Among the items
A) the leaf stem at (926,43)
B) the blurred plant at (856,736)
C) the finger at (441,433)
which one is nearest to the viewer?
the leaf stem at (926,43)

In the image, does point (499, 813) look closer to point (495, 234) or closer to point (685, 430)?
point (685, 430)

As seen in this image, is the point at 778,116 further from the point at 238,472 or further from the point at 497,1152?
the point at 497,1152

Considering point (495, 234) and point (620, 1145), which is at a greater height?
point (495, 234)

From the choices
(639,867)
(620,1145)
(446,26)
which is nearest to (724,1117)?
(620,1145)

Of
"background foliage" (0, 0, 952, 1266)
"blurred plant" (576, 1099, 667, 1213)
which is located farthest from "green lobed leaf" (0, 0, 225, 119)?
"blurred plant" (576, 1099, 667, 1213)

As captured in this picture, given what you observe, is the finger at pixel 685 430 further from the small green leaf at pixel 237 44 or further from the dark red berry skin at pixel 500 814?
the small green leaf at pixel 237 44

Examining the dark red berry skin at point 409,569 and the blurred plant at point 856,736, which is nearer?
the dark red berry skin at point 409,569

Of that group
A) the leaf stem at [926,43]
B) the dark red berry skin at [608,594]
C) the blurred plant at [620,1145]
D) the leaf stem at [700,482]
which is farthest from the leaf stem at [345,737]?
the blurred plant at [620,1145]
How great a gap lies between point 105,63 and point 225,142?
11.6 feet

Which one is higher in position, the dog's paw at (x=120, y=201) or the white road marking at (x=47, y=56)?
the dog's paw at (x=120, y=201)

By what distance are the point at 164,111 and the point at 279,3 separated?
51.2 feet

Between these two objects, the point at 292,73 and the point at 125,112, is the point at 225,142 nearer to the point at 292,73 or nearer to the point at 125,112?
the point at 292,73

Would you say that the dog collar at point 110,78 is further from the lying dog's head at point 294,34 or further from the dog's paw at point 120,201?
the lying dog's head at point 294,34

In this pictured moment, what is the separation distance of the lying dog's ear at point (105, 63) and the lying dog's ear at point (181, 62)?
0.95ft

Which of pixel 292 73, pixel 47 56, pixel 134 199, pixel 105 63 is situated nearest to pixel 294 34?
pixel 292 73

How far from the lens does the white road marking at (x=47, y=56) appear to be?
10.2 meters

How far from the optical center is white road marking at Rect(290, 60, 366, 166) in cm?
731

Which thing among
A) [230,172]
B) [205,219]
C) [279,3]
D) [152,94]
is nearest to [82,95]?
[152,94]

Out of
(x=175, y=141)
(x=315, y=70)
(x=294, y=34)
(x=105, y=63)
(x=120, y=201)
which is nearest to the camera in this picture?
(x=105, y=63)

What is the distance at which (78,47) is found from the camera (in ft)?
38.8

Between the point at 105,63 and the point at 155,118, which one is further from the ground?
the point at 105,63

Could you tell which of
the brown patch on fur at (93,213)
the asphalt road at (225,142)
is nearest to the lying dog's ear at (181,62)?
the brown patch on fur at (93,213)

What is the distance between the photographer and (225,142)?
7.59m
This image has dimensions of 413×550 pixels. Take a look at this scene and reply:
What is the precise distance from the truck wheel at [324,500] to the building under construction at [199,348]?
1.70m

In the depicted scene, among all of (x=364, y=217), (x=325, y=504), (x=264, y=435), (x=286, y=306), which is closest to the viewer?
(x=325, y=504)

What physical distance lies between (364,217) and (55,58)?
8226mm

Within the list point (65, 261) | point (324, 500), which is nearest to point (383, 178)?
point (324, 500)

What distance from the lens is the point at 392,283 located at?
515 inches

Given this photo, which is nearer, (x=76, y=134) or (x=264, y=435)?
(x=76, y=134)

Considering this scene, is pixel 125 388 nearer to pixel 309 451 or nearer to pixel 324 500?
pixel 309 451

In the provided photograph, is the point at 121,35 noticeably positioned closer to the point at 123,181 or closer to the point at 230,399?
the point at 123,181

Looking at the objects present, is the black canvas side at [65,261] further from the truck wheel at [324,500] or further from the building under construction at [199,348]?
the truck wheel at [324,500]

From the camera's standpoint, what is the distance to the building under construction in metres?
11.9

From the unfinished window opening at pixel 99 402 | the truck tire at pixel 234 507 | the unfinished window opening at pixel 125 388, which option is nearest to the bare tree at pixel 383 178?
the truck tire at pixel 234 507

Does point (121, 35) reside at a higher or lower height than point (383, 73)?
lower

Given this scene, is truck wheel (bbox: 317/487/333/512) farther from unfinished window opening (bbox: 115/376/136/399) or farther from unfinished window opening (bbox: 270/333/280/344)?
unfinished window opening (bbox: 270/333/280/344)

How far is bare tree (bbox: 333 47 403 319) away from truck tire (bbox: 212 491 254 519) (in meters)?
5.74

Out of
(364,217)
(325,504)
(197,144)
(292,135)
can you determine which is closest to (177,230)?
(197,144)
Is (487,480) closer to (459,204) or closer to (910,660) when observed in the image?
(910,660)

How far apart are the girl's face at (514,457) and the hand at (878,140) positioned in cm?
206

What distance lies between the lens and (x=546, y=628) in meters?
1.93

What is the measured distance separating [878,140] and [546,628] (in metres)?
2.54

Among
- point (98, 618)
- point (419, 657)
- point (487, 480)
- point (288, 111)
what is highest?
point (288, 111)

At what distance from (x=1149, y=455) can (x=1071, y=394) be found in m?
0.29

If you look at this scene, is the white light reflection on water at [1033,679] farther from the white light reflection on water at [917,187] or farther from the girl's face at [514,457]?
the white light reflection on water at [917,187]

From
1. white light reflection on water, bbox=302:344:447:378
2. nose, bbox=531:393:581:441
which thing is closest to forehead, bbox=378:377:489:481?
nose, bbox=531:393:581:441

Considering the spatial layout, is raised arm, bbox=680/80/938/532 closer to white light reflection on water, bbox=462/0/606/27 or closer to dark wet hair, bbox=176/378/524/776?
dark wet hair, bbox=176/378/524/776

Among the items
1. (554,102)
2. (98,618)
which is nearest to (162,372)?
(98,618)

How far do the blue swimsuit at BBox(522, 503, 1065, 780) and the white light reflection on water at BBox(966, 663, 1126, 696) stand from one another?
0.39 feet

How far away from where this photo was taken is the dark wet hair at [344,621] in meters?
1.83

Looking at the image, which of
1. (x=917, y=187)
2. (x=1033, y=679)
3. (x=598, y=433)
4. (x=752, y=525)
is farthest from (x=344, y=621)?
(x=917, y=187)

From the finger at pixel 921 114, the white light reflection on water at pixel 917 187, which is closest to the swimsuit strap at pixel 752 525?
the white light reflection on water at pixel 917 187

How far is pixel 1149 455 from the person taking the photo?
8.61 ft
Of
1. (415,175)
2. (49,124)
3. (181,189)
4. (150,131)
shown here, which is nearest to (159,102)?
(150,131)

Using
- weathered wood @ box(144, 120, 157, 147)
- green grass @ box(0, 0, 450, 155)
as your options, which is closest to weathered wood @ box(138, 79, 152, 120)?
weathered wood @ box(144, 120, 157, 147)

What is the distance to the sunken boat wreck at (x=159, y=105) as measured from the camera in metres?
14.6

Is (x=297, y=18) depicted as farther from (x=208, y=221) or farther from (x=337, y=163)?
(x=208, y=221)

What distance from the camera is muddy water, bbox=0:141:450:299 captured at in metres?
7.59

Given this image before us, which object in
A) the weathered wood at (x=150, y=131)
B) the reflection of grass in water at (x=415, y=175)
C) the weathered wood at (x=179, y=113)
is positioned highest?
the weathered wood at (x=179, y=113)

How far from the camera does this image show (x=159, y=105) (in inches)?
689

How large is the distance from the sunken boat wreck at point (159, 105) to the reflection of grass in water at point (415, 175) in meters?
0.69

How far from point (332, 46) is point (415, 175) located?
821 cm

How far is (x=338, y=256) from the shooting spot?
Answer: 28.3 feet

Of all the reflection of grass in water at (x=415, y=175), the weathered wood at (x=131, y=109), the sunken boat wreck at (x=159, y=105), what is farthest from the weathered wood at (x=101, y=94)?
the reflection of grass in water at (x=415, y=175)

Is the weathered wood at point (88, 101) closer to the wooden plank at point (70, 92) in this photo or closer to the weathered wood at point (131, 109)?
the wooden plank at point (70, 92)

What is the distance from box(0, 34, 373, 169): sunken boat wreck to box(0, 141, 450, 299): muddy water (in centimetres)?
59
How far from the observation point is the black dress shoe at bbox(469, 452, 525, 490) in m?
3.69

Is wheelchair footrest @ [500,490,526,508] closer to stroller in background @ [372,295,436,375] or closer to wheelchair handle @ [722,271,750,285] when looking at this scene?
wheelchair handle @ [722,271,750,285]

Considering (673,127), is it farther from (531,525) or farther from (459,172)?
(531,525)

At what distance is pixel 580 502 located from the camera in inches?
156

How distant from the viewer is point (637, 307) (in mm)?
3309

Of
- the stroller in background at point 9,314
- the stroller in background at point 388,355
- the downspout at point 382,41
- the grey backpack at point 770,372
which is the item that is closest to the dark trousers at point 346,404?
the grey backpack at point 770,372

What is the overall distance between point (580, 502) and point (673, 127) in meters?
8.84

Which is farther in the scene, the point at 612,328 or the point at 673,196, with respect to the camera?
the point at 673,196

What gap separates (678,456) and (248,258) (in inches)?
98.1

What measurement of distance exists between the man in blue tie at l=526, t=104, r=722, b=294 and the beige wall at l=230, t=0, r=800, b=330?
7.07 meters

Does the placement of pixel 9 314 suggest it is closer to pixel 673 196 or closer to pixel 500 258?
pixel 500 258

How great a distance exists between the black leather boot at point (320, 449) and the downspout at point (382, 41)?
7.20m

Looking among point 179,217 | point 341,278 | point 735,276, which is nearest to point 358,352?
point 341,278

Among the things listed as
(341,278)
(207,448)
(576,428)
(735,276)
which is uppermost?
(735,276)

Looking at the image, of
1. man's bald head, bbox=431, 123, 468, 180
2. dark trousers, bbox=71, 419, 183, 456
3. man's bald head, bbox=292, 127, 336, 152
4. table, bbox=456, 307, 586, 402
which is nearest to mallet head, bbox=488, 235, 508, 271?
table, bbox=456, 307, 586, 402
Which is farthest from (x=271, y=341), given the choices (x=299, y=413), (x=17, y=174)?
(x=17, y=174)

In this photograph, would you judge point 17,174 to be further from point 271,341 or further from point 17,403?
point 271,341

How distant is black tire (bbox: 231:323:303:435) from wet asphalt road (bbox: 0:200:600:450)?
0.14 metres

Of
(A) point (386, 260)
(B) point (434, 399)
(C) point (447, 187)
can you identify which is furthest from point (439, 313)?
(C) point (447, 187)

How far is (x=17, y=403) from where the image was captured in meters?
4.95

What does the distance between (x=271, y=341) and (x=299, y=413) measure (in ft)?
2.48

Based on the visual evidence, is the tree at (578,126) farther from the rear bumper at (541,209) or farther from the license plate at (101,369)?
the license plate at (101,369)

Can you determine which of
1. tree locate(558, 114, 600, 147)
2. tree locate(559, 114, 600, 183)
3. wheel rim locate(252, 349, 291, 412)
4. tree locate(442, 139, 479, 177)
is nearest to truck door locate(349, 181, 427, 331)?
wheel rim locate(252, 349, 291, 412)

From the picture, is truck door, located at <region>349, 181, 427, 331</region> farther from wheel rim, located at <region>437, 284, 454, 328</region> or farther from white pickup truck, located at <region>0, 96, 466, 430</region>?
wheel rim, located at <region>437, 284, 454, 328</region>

========================

=== EXERCISE ===
Exactly as written, give the line containing "Looking at the image, of" and all remaining lines of the records.

=== EXERCISE SOLUTION ===
Looking at the image, of
1. man's bald head, bbox=431, 123, 468, 180
2. dark trousers, bbox=71, 419, 183, 456
3. man's bald head, bbox=292, 127, 336, 152
4. table, bbox=456, 307, 586, 402
which is nearest to mallet head, bbox=488, 235, 508, 271?
table, bbox=456, 307, 586, 402
Which is farthest from (x=271, y=341), given the choices (x=299, y=413), (x=17, y=174)?
(x=17, y=174)

In this photograph, would you judge point 17,174 to be further from point 271,341 or further from point 17,403?
point 271,341

How distant is black tire (bbox: 231:323:303:435) from wet asphalt road (bbox: 0:200:600:450)?
0.14 metres

Of
(A) point (386, 260)
(B) point (434, 399)
(C) point (447, 187)
can you identify which is furthest from point (439, 313)?
(C) point (447, 187)

How far is (x=17, y=403) from where the image was captured in meters?
4.95

What does the distance between (x=271, y=341) and (x=299, y=413) measure (in ft)?
2.48

Based on the visual evidence, is the tree at (578,126) farther from the rear bumper at (541,209) or farther from the license plate at (101,369)?
the license plate at (101,369)

Can you determine which of
1. tree locate(558, 114, 600, 147)
2. tree locate(559, 114, 600, 183)
3. wheel rim locate(252, 349, 291, 412)
4. tree locate(442, 139, 479, 177)
is nearest to truck door locate(349, 181, 427, 331)?
wheel rim locate(252, 349, 291, 412)

From the picture, is truck door, located at <region>349, 181, 427, 331</region> farther from wheel rim, located at <region>437, 284, 454, 328</region> or farther from white pickup truck, located at <region>0, 96, 466, 430</region>?
wheel rim, located at <region>437, 284, 454, 328</region>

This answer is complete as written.